README.md 2.74 KB

Node Crawler Examples

Node Crawler is a great open source web scraping tool. However, there are a few common questions regarding how to use it. Let's hash it out:

Table of Content

Use Proxy with Crawler

Most large scale webscraping tasks requires us to perform countless amounts of access to a specific website. This could be very risky using only one IP address since the website could permanently or temporarily block our IP address. Instead, we can use a proxy that gives us the freedom to access websites using multiple different IPs. Below is an example of how to use a proxy with Crawler:

const Crawler = require("crawler");

// for global
new Crawler({
    rateLimit:1000,
    proxy: "http://proxy.example.com"
});

//for just one task
Crawler.queue({
    uri: "http://www.example.com",
    proxy: "http://proxy.example.com"
})

Download Images and Other Files

Some of our web scraping tasks involves downloading images or other file types, like grabbing images to train image recognition algorithms. With crawler, a few settings will do the trick; simply set encoding and jQuery options to null and false respectively when queuing a task. Below is an example of downloading images with Crawler:

const Crawler = require("crawler");
const fs = require("fs");

let crawler = new Crawler({
    maxConnections : 10,
    // This will be called for each crawled page
    callback : function (error, res, done) {
        if(error){
            console.log(error);
        }else{
            fs.createWriteStream(res.options.filename).write(res.body);
        }
        done();
    }
});

crawler.queue({
   uri: 'http://www.example.com/image.jpg',
   filename: 'myImage.jpg',
   encoding: null,
   jQuery: false
});

Get Full Path Using jQuery Selector

Visiting different layers within a website requires us to follow embedded links/paths. However, most embedded links can only give us partial links/paths. To obtain the full path, simply use URL.resolve(requestUrl, href) to concatenate the full path.
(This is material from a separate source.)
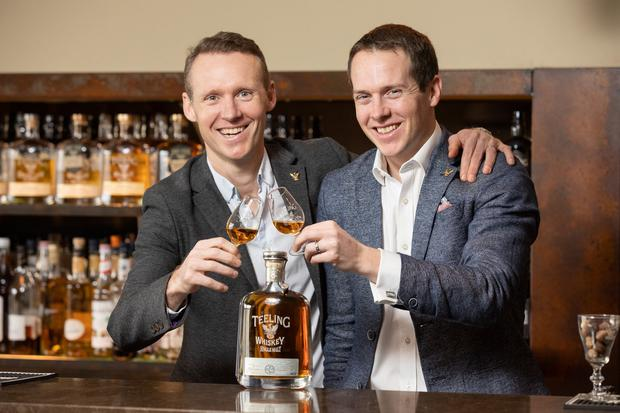 Liquid gold: Jack and Stephen Teeling raise a glass to their 24-year-old single malt, voted the best in the world. Photo: Naoise Culhane Photography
Here is an example:

Say that you want to visit http://www.google.com/search and it returns : <a href="/article/174143.html" class="transition" target="_blank">hello world</a> The following code will concatenate the partial url into a full path:

const URL = require('url')

let requestUrl = res.request.uri.href;
let href = $('a.transition').attr('href')

# This gives you 'http://www.google.com/article/174143.html'
console.log(URL.resolve(requestUrl, href))